Wednesday, November 25, 2015

Post-SBL notes

Vernon and Deanna Robbins

The annual Society of Biblical Literature conference (in conjunction with the AAR) concluded yesterday. This year's conference was a really good one, with great sessions, meetings with publishers, and catching up with friends.

As far as this book is concerned, I had a great meeting with Bryan Dyer and Rachel Klompmaker. We are near the end of finishing the final draft of the manuscript--Bryan is helping me trim the parts that need trimming--and the final version should be turned in by February. Rachel is assisting with the images and permissions. I'm a bit behind in doing that, and, as I found out with the James commentary, it takes a while to get all the permissions in order. Both Bryan and Rachel have been and continue to be extremely helpful. The whole process with Baker has gone very smoothly, and I am also pleased with the manuscript. I found some very interesting and, I think, important things, as hopefully this blog has demonstrated.

Friday night I was invited to join the Rhetoric in Religious Antiquity working group for their celebration of the 75th birthday of Vernon K. Robbins, the founder and major developer of New Testament socio-rhetorical interpretation. His birthday was actually last March, but the group put together a surprise party for him during SBL when they were all (almost) together. I took a New Testament class with Dr. Robbins at the University of Illinois (while I was still a chemical engineering major) during the time he was formulating socio-rhetorical interpretation (and writing the famous "Sea Voyages" essay), so I was able to share with the group some of my recollections of Dr. Robbins from those early days. That NT course was a major turning point for me, especially since I switched to a religion major (even though I was a junior) and started my trajectory toward being a New Testament scholar.

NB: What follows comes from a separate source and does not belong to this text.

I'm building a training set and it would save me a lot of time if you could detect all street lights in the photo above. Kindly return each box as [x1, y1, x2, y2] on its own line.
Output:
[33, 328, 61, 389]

The conference also was an opportunity to meet with publishers about future book projects. My friend Kipton Jensen, a professor at Morehouse College, and I met with a publisher about our idea for a book about the sermons of Howard Thurman on the parables of Luke. Dr. Thurman was a mentor of Dr. Martin Luther King, Jr., and these sermons are not yet in print. Emory University (Pitts Theology Library) and a couple other places have them on cassette tapes, and Kipton and I hope to publish seven of those sermons (edited, with extensive introductions and explanations) to make them available to a wider audience.

I also have another book project in the works possibly, but more on that later.

Two of my favorite sessions included the paper by my friend, Christine Joynes of the University of Oxford: "A Gender Agenda? Exploring the Politics of Biblical Art," which explored issues of gender and identity by focusing particularly on representations of different women from Mark’s Gospel in art, and contrasting male and female artists’ portrayals of these women. Chris is brilliant, and I anxiously await the publication of her reception history commentary on the Gospel of Mark.

I also greatly enjoyed Paul Foster's (University of Edinburgh) paper in the Historical Jesus section: "Recent Trends and Future Prospects: Will We get any Further?" I think he struck just the right notes on the strengths and weaknesses of both "memory studies" and the criteria of authenticity. I had never heard him before and was greatly impressed by his scholarship and insights.

It was also great, as always, catching up with friends. The conference allows too little time for that, but I did have many wonderful lunches and dinners with friends, gatherings that are always the highlights of the conference for me.

Now I am back home grading term papers (exegetical papers) and projects, as well as looking over portfolios of candidates for a Film Studies position at our institution. By mid-December I hope to turn (almost full-time) to the book.